Загадка XIV века - Барбара Такман
Шрифт:
Интервал:
Закладка:
«Они его получат, — тотчас промолвил папа, — при условии, что покинут страну». И тут кардинал изложил дополнительную просьбу наемников ценою в двести тысяч франков. Урбан видел из своего окна, как вооруженные люди хватают скот, кур, гусей, хороший белый хлеб и все, что только можно было унести. Папа собрал совет, на котором стали решать, как собрать деньги. Урбан предложил обложить налогом богачей Авиньона, «чтобы богатства Господа не уменьшились». Так были собраны деньги, и прево Авиньона принес их Дюгеклену вместе с документом об отпущении грехов, подписанным и заверенным печатью. Дюгеклен спросил, откуда деньги, из папской ли казны. Узнав, что деньги пожертвовала община Авиньона, он в «самых непочтительных выражениях» осудил алчность святой церкви и поклялся, что не возьмет от населения и самой мелкой монеты: деньги должны поступить от церкви, а все собранные ею средства необходимо вернуть людям, которые их отдали. «Монсеньор, — сказал прево, — да дарует Господь вам счастливую жизнь; бедные люди будут счастливы». Деньги должным образом вернули, а из папской казны изъяли двести тысяч франков, впрочем, Урбан быстро возместил ущерб, обложив дополнительным налогом французских священнослужителей.

Фрагменты данных:
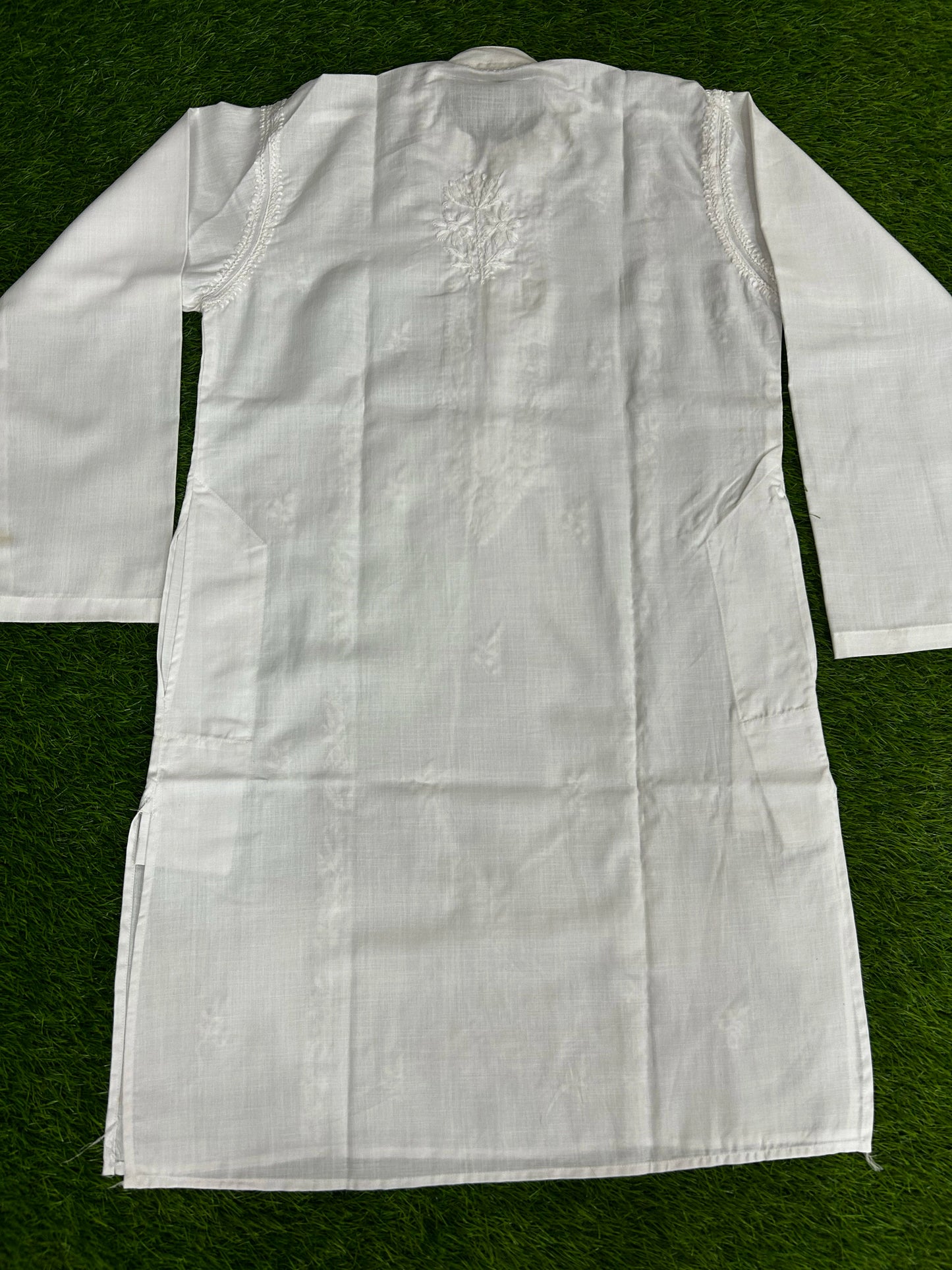 White lab coat with embroidery on a green background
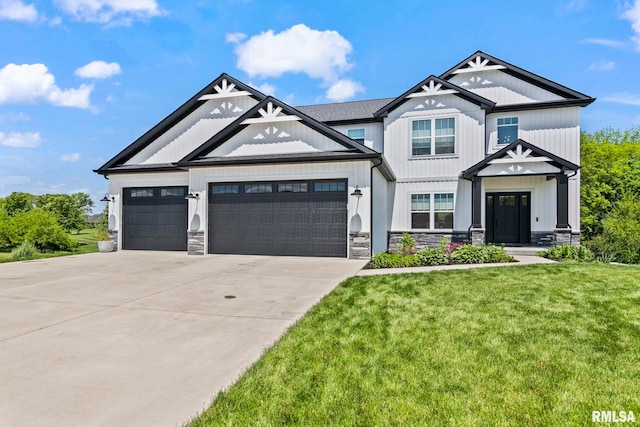 1915 Parthenon Ct, Chatham, IL 62629 - view of front facade with a garage, concrete driveway, a front lawn, and stone siding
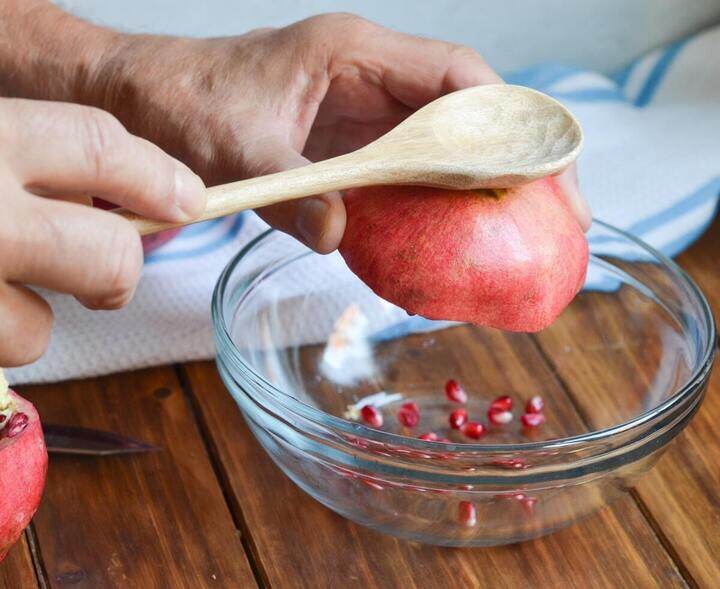 Dùng thìa gõ nhẹ làm hạt lựu tự rơi ra. (Ảnh: Kitchn)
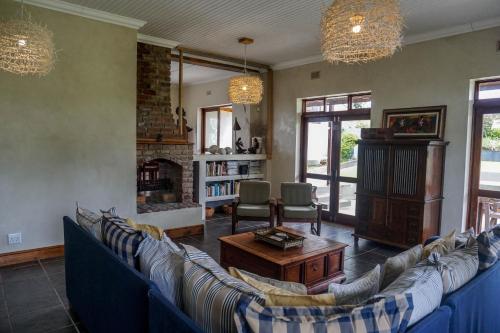a living room with blue couches and a fireplace at A Hilltop Country Retreat in Swellendam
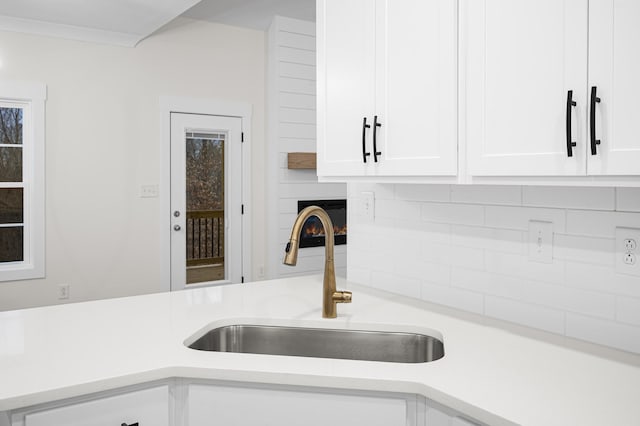 room details featuring sink, white cabinets, and decorative backsplash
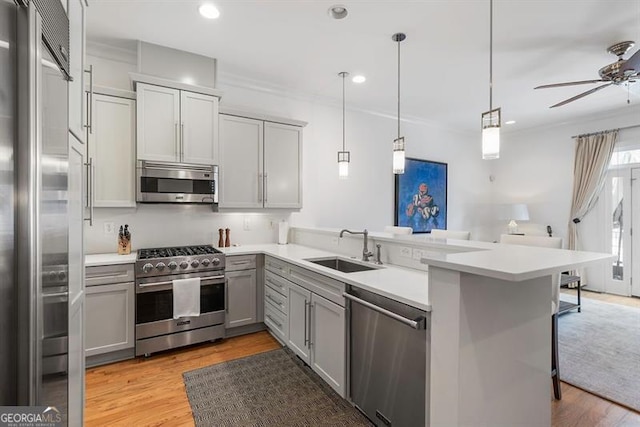 kitchen featuring high quality appliances, kitchen peninsula, sink, ceiling fan, and light wood-type flooring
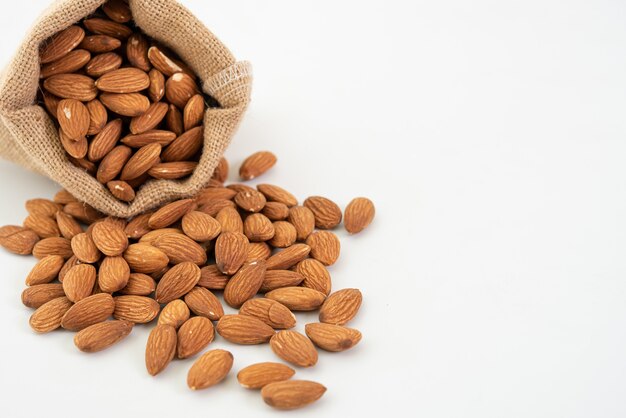 Sack with almond on white background.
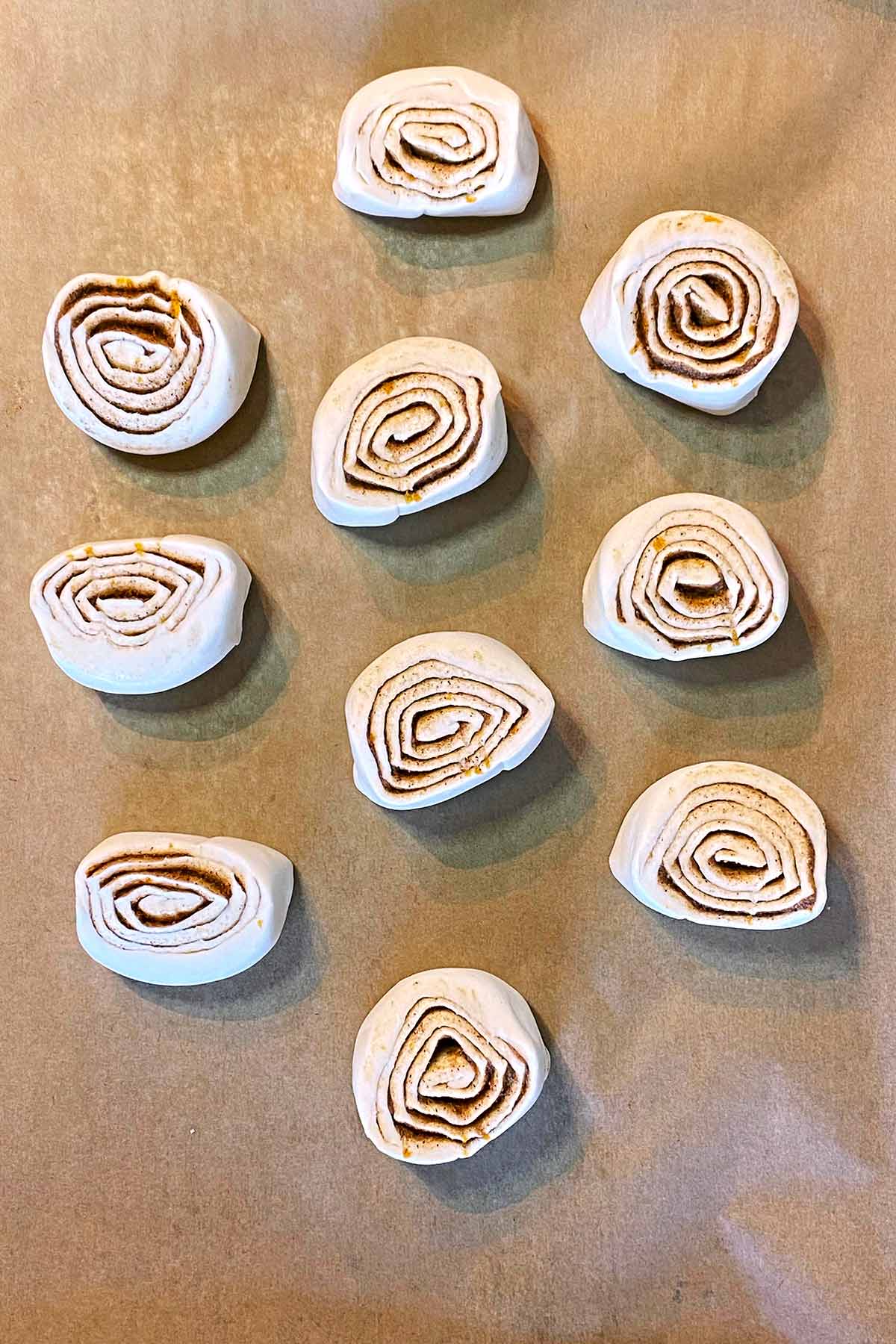 The pastry roll cut into 10 individual rolls.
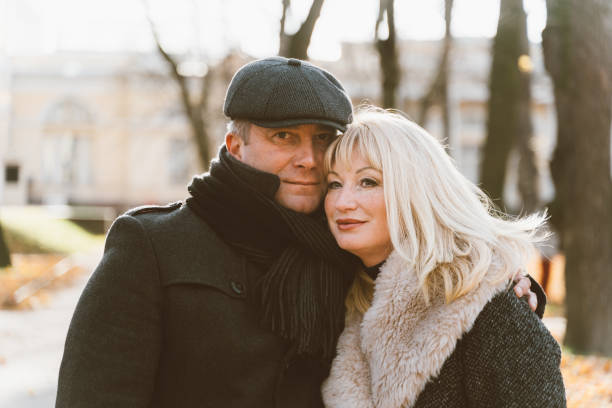 ritratto ravvicinato di donna matura bionda felice e bella bruna di mezza età, guardando direttamente la fotocamera. coppia amorevole di passeggiate di 45-50 anni nel parco autunnale in abiti caldi - 40 45 years immagine foto e immagini stock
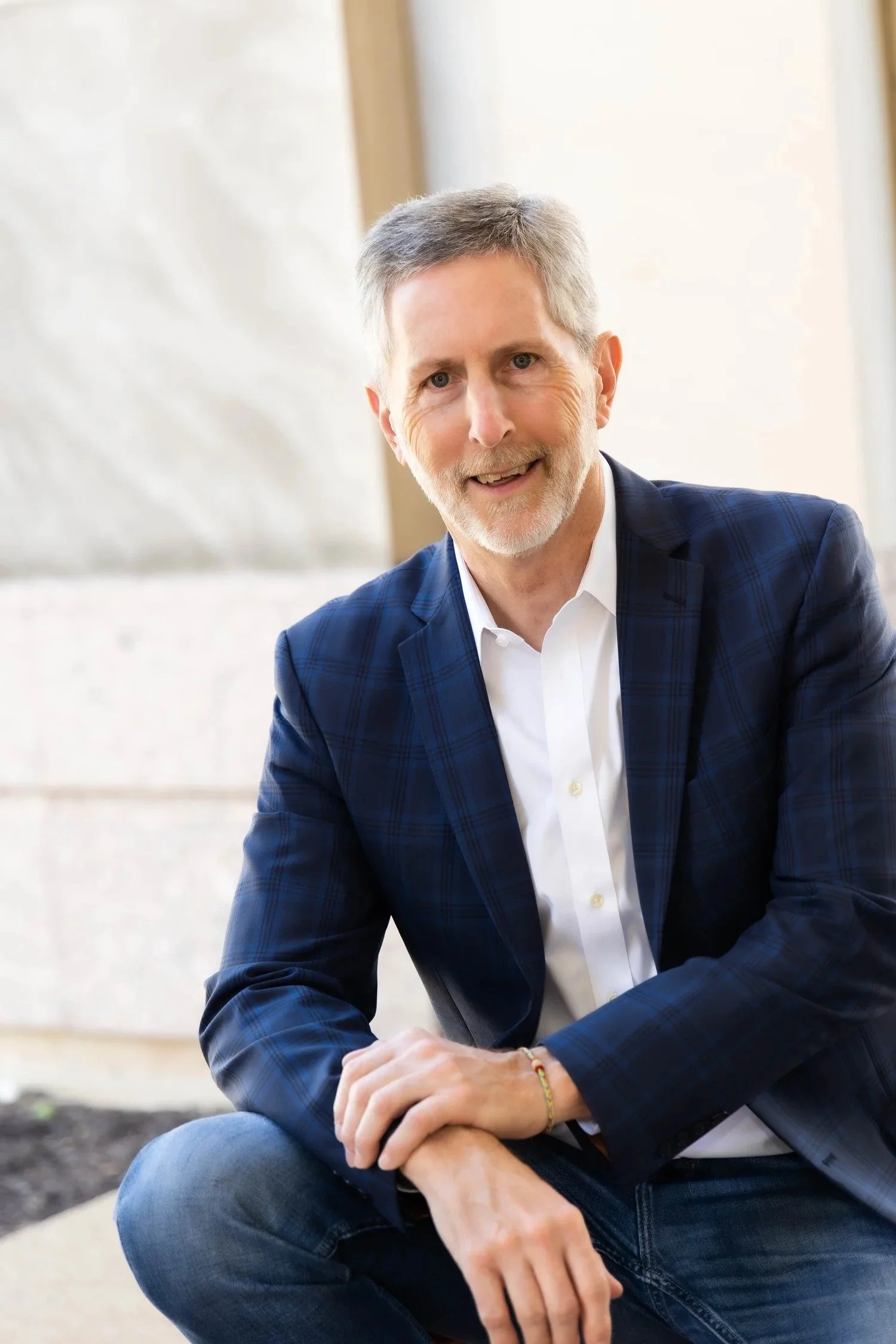 A middle-aged man with gray hair and a beard, dressed in a dark blue plaid blazer and white shirt, sitting outdoors near a stone building with large windows, smiling at the camera.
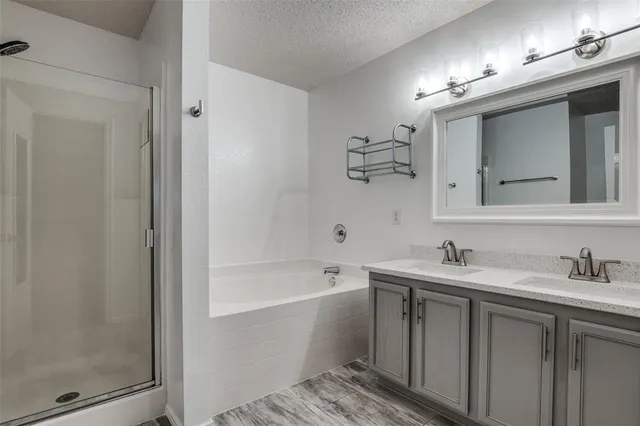 a bathroom with a tub a sink and mirror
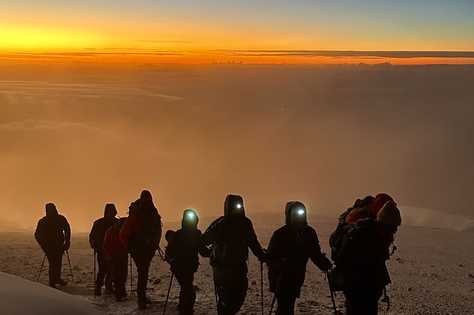 groupe de randonneurs de nuit pendant l'ascension du Kilimandjaro en Tanzanie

Выполните задания:
1) Согласуются ли с отрывком о Дюгеклене и папе Урбане утверждения (a), (b) и (c)? На каждое ответьте «да» или «нет» и приведите решающие слова отрывка дословной цитатой.
(a) Урбан предложил обложить налогом богачей Авиньона.
(b) Дюгеклен согласился взять деньги, собранные с жителей Авиньона.
(c) Урбан возместил ущерб, обложив дополнительным налогом французских священнослужителей.
2) Повторите слово в слово все двенадцать строк листинга с подписями к изображениям, сами изображения в ответ не включайте.

Ответы к заданиям:
1)
(a) Да: «Урбан предложил обложить налогом богачей Авиньона».
(b) Нет: «поклялся, что не возьмет от населения и самой мелкой монеты».
(c) Да: «Урбан быстро возместил ущерб, обложив дополнительным налогом французских священнослужителей».

2)
 White lab coat with embroidery on a green background
 1915 Parthenon Ct, Chatham, IL 62629 - view of front facade with a garage, concrete driveway, a front lawn, and stone siding
 Dùng thìa gõ nhẹ làm hạt lựu tự rơi ra. (Ảnh: Kitchn)
a living room with blue couches and a fireplace at A Hilltop Country Retreat in Swellendam
 room details featuring sink, white cabinets, and decorative backsplash
 kitchen featuring high quality appliances, kitchen peninsula, sink, ceiling fan, and light wood-type flooring
 Sack with almond on white background.
 The pastry roll cut into 10 individual rolls.
 ritratto ravvicinato di donna matura bionda felice e bella bruna di mezza età, guardando direttamente la fotocamera. coppia amorevole di passeggiate di 45-50 anni nel parco autunnale in abiti caldi - 40 45 years immagine foto e immagini stock
 A middle-aged man with gray hair and a beard, dressed in a dark blue plaid blazer and white shirt, sitting outdoors near a stone building with large windows, smiling at the camera.
 a bathroom with a tub a sink and mirror
 groupe de randonneurs de nuit pendant l'ascension du Kilimandjaro en Tanzanie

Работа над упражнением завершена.